A U.S. court of appeals rules that a transfer to a special needs pooled trust by a Medicaid recipient who is age 65 or older triggers a Medicaid penalty period. Richardson v. Hamilton (1st Cir., No. 18-1223, June 20, 2019).
Eighty-seven-year-old Yvonne Richardson resided in a nursing home and received Medicaid benefits. Ms. Richardson’s conservator deposited money from the sale of her house into a pooled special needs trust. The Maine Department of Health and Human Services notified her that it would suspend her Medicaid benefits as a result of the asset transfer because it considered the transfer to be for less than fair market value.
Ms. Richardson filed a lawsuit against the state, arguing that the transfer to the pooled trust should not cause a penalty period. The district court dismissed the lawsuit, concluding that 42 U.S.C. § 1396p(c)(2)(B)(iv) expressly protects the transfer of assets to an SNT only by individuals under 65 years of age with disabilities. The pooled trust appealed.

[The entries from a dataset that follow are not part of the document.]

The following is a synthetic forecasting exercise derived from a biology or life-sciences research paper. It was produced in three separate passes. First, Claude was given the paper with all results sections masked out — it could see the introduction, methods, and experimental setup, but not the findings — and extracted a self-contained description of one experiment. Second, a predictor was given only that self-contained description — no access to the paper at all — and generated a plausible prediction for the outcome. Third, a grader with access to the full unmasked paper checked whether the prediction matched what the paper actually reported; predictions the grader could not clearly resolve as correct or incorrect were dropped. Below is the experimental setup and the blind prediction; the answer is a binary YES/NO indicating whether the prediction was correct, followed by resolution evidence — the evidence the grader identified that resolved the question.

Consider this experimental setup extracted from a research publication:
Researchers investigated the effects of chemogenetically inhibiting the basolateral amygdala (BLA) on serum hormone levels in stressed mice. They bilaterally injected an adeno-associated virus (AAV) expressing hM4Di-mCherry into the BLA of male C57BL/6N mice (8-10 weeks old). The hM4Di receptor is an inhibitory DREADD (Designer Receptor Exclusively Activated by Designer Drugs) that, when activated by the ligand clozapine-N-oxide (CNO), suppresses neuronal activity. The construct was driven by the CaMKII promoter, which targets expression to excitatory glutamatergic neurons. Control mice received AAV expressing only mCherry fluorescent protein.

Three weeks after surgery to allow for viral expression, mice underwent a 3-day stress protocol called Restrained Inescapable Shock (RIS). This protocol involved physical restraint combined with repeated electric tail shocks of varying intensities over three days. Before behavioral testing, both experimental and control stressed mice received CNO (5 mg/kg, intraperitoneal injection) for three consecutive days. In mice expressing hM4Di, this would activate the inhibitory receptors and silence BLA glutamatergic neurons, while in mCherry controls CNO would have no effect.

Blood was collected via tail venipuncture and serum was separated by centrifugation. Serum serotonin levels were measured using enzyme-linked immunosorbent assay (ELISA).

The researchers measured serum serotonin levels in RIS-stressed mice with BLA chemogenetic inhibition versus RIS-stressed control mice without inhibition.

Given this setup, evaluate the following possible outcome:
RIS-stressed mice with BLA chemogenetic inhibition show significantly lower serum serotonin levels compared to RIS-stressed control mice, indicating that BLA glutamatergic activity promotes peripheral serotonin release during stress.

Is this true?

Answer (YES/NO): NO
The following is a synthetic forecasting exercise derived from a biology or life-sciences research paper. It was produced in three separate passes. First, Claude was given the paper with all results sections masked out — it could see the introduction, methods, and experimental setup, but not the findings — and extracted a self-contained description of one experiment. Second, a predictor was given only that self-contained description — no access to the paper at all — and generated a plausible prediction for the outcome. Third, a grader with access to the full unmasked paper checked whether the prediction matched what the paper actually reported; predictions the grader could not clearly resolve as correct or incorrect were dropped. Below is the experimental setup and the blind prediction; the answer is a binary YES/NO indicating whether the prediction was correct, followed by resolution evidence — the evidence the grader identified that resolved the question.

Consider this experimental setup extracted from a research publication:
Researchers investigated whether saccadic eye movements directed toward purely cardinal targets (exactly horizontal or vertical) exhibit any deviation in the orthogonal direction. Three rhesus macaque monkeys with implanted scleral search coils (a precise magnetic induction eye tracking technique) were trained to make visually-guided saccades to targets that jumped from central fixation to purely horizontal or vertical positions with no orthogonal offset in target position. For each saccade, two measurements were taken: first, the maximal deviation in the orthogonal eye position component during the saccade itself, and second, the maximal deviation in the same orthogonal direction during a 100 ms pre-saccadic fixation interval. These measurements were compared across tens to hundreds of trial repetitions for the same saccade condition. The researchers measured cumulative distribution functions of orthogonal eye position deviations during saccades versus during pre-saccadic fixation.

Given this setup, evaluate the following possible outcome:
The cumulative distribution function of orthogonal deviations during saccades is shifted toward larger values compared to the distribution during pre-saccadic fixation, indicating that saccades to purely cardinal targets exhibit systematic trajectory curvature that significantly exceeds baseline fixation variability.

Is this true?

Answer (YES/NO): YES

The United States Court of Appeals, First Circuit, affirms, holding that under the plain language of federal law, “when a beneficiary who is age sixty-five or older gives up her assets for less than fair market value to a pooled special needs trust, there has been a transfer that triggers a temporary period of ineligibility.” The court noted that “if the disposition of assets is indeed for fair market value, the Transfer Provision — by its plain terms — does not apply” and one judge concurred, suggesting that the trust should have argued that the settlor received fair market value.